Можно предположить, что отец вытащил все бидоны из этого трюма. Ночью, при бледном свете луны, он не смог, очевидно, пробраться дальше этого трюма. Он работал вместе с моряками, как я сейчас. Нырял и сдвигал бидоны с места. В его задачу входило именно сбить бидон с места. Бидон отрывался от дна и поднимался, вода, завихряясь, сама подталкивала его к прорези люка, где его подхватывали разместившиеся над люком моряки, они бросали бидоны за борт, волны выбрасывали их на берег, а там ранним утром моряки собирали «урожай». Теперь я имел полное представление об этой операции. Да, все было именно так, как говорили моряки. Мне предстояло прочесать все трюмы, один за другим, ничего не делать наобум. Стоит мне удалиться от люка, как я окажусь далеко от места, откуда падает свет, и тотчас собьюсь с пути, заблужусь. Стану жертвой самомнения, собственного безрассудства.
Взошло солнце, приветливое, доброе. Хотелось, чтобы оно было более жарким. «Ничего, — подумал я, — скоро пригреет сильнее». Мне показалось, что я выхожу из колодца — трюм похож на четырехугольный глубокий колодец с холодной, мутной, дурно пахнущей водой. Я задыхался от тяжелого запаха. Пожалуй, я перерасходовал силы. Надо быть экономнее. Так поступают опытные моряки, так буду делать и я. С каждым погружением мне будет все привычнее находиться под водой, я буду более уверен в себе, не стану делать лишних, ненужных движений, как в первый раз. Теперь мне это понятно. Опыт учит. Я учусь на собственном опыте. Если бы отец был рядом, он наверняка сделал бы мне немало замечаний. Нырял бы вместе со мной и наблюдал бы, что и как я делаю. «Будь умерен в движениях, — говорил он. — Работай руками уверенно, сильно, не спеши, сгребай ладонями воду к себе, пусть твое тело ракетой устремляется вперед. Лишние движения утомляют пловца. Начинающие всегда делают слишком много ненужных движений и поэтому устают. Бьют по поверхности воды ногами. Это выглядит смешно. Зачем бить ногами? Смех. Человек не должен лягаться, он не мул. От этого бывают судороги мышц ног. Не поднимай ноги над водой. Пусть они будут позади тебя. Двигай ими как ножницами — и все. Ножницы, толчок вперед — и тело разрезает воду легко, красиво. Последи за лягушкой, посмотри, как она плавает. Ты видел, чтобы лягушка вытаскивала лапки из воды и била ими позади себя? Лапки ее все время остаются в воде, двигаются разом — врозь, вместе, врозь, вместе, — полное взаимодействие между движениями задних и передних лапок. Запомни, что я говорю… Это особенно важно при нырянии».
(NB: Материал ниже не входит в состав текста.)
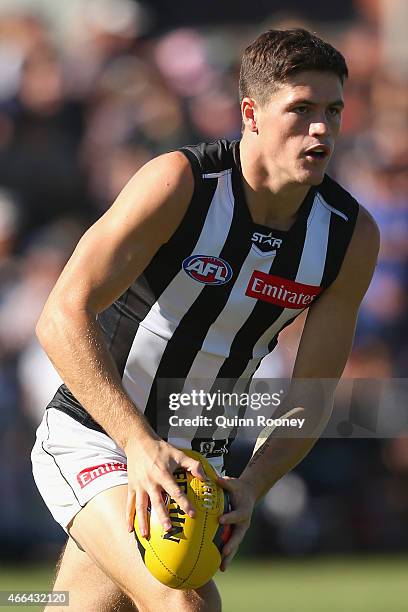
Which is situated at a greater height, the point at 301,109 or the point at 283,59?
the point at 283,59

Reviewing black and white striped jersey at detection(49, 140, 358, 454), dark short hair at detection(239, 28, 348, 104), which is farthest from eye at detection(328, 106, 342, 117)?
black and white striped jersey at detection(49, 140, 358, 454)

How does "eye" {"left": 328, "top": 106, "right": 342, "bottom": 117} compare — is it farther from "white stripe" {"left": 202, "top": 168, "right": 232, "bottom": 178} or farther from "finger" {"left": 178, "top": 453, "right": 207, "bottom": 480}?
"finger" {"left": 178, "top": 453, "right": 207, "bottom": 480}

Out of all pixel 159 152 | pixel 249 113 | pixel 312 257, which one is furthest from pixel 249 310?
pixel 159 152

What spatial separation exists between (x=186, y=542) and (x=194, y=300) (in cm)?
94

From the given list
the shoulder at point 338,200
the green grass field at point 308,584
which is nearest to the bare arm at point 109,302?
the shoulder at point 338,200

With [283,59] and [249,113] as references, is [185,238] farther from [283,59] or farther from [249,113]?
[283,59]

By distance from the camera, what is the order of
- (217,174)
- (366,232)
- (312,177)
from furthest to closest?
1. (366,232)
2. (217,174)
3. (312,177)

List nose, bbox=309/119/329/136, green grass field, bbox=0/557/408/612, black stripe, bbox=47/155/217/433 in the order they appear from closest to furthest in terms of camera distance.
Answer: nose, bbox=309/119/329/136 < black stripe, bbox=47/155/217/433 < green grass field, bbox=0/557/408/612

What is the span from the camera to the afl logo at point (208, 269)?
407 cm

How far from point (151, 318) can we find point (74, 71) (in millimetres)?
5893

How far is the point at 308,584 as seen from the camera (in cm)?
785

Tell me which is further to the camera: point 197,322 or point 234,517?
point 197,322

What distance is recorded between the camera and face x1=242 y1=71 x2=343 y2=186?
3930mm

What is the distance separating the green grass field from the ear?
11.6 ft
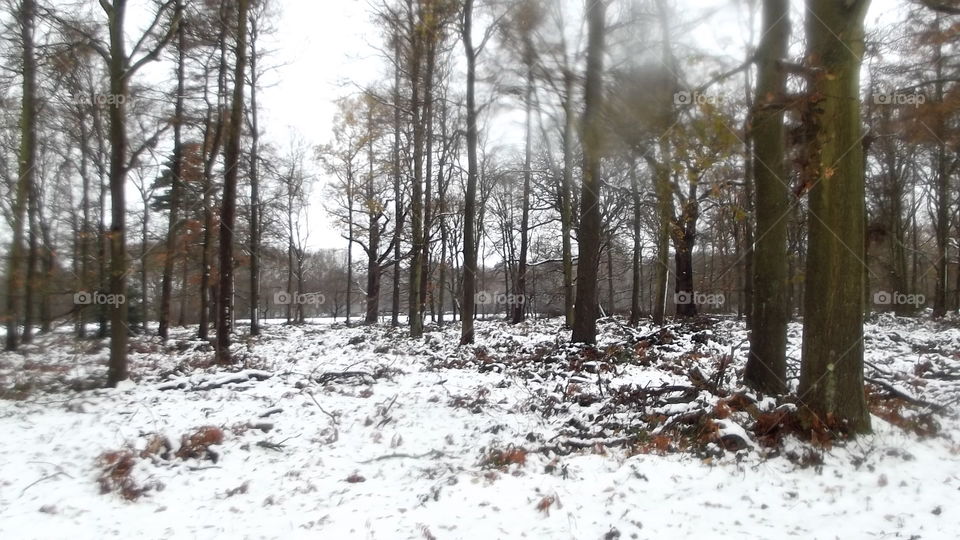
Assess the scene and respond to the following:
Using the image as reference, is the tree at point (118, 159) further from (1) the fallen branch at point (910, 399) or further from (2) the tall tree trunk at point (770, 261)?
(1) the fallen branch at point (910, 399)

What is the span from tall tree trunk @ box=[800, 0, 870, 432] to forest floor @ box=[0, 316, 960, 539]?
17.7 inches

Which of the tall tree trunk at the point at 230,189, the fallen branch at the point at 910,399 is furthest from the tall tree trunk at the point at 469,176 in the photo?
the fallen branch at the point at 910,399

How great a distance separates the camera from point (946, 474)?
14.5 ft

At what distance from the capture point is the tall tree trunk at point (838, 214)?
509 centimetres

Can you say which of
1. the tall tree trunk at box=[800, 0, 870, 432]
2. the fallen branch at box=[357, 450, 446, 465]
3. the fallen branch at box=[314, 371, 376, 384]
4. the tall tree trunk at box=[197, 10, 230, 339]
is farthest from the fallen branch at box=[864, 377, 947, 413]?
the tall tree trunk at box=[197, 10, 230, 339]

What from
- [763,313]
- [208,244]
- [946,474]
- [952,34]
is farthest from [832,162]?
[208,244]

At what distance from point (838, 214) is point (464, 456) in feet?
14.9

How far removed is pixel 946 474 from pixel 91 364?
39.6 ft

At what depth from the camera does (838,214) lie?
5.11m

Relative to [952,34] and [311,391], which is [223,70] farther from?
[952,34]

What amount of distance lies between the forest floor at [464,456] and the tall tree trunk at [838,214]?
1.47 ft

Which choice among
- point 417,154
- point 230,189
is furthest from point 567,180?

Я запомнил сказанное отцом. Умение надолго задержать дыхание — природный дар в нашей семье. У меня здоровые легкие, как у отца. Я могу спуститься в трюм и оставаться там долго, что и делаю сейчас. Солнце помогает мне, освещает трюм. Улучшает видимость под водой. Вот углы — это действительно проблема. Как обследовать углы? Нужен фонарь. У портового начальства такую лампу не получишь, власти и не думают нам помогать. Какое им дело до утонувшего моряка? Пусть утонут хоть все моряки. В порту и в городе станет легче дышать без этих «смутьянов». Житель оккупированной страны не имеет никаких прав. Его кровь ничего не стоит, тем более если он взбунтовался. Кровь моего отца тоже любой мог пролить. Я потребовал бы ответа за нее, если бы отец погиб от рук властей. Но он умер в море. Как потребовать у моря ответа за его кровь?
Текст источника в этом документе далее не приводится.